------ ZU LESENDER AUSZUG

Die "Vollpension" lebt davon, dass es vielen Menschen ähnlich ergeht. Die geilste Mehlspeis‘ gebe es nun einmal bei der Oma und der Tant‘, wirbt das Souterrainlokal unweit des Wiener Naschmarkts, und das ist nicht nur ein leerer Slogan. Tatsächlich sind es Frauen jenseits der 60, die in der mit spacig beleuchteten Backöfen ausgestatten Schauküche nach eigenen Rezepten ihre Künste entfalten. Auch die auf Second-Hand-Plattformen erstandenen Polstermöbel könnten bei Großmuttern stehen, und gehe es hoch her, sagt die 30-jährige Chefin Hannah Lux, "dann werden die Gäste auch einmal zum Abservieren eingeteilt".

Mohntorte mit sozialem Anspruch

Stöger findet an der Vollpension allerdings nicht nur die Mohntorte gut. Für ihn gibt das aus Alt und Jung gemischte Team eine vorbildhafte Antwort auf eine der brennendsten Fragen, denen sich ein Sozialminister stellen muss: Wie kann die Gesellschaft das Potenzial der rapide wachsenden Seniorenschar nützen?

------------
------ BEREITGESTELLTE ANGABEN

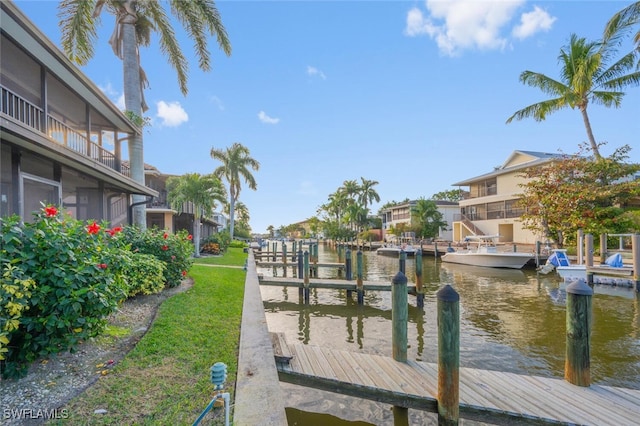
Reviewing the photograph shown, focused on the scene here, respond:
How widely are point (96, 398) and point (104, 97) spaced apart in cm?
1131

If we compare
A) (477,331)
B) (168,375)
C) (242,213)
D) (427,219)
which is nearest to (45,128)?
(168,375)

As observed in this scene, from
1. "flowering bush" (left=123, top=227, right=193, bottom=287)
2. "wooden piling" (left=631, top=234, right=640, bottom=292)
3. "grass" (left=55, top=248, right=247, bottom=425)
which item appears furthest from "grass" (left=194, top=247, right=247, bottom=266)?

------------

> **AUFGABEN**:
a. Fassen Sie den Auszug über die Vollpension in zwei Sätzen zusammen.
b. Wie alt ist laut dem Auszug über die Vollpension die Chefin Hannah Lux?
c. Schreiben Sie den Auszug über die Vollpension im Anschluss an den letzten Satz weiter.

> **ERGEBNISSE JE AUFGABE**:
a. Die Vollpension, ein Souterrainlokal unweit des Wiener Naschmarkts, lässt Frauen jenseits der 60 in einer Schauküche nach eigenen Rezepten backen und ist mit gebraucht erstandenen Polstermöbeln eingerichtet. Stöger schätzt dort nicht nur die Mohntorte, sondern sieht im gemischten Team aus Alt und Jung eine vorbildhafte Antwort auf die Frage, wie die Gesellschaft das Potenzial der rapide wachsenden Seniorenschar nützen kann.

b. Sie ist 30 Jahre alt.

c.
Die 72-jährige Marianne hat dank der Vollpension eine Rolle gefunden. Vier Jahrzehnte lang hat sie in einer Anwaltskanzlei gearbeitet, doch irgendwann war der Ruhestand unaufschiebbar, und die Männer seien ihr im Laufe des Lebens "irgendwie abhandengekommen". Statt einsam zu versauern, steht Marianne nun mit weißer Schürze und einem "Oma vom Dienst"-Schild im Lokal – obwohl sie das finanziell nicht wirklich nötig habe.

Viele andere der 20 geringfügig angestellten Pensionistinnen im Lokal hätten das sehr wohl, sagt Lux. Die durchschnittliche Alterspension für Frauen liegt bei 982 Euro, wer in der Vollpension in die Speisekarte schaut, lernt: Ein halbe Million Menschen im Seniorenalter lebe hierzulande allein, ein Viertel davon unter der Armutsgrenze, ein weiteres Viertel "hauchdünn" darüber.

Alt und abgehängt

Abgehängt am Abstellgleis: Das Problem setzt dabei bereits vor Pensionsantritt ein. In der Gruppe der über 50-Jährigen wuchs die Zahl der Arbeitslosen in den vergangenen zwölf Monaten markant, wer in dem Alter einmal den Job verloren hat, findet besonders schwer zurück. Große Stücke setzt Stöger deshalb in die "Beschäftigungsaktion 20.000", mit der die Regierung ebenso viele Jobs – etwa bei gemeinnützigen Firmen – für ältere Arbeitslose schaffen will.

Doch ist es realistisch, dass die Betroffenen über diesen Umweg auf den regulären Arbeitsmarkt finden? Der Minister bejaht die Frage nicht, von reiner Beschäftigungstherapie will er dennoch nicht sprechen. Es gelte Arbeitsplätze zu schaffen, "die derzeit niemand zahlen will, etwa Sekretariatsjobs an Schulen, um Lehrer zu entlasten. Außerdem, sagt Stöger, "müssen wir den älteren Menschen ihre Würde zurückgeben".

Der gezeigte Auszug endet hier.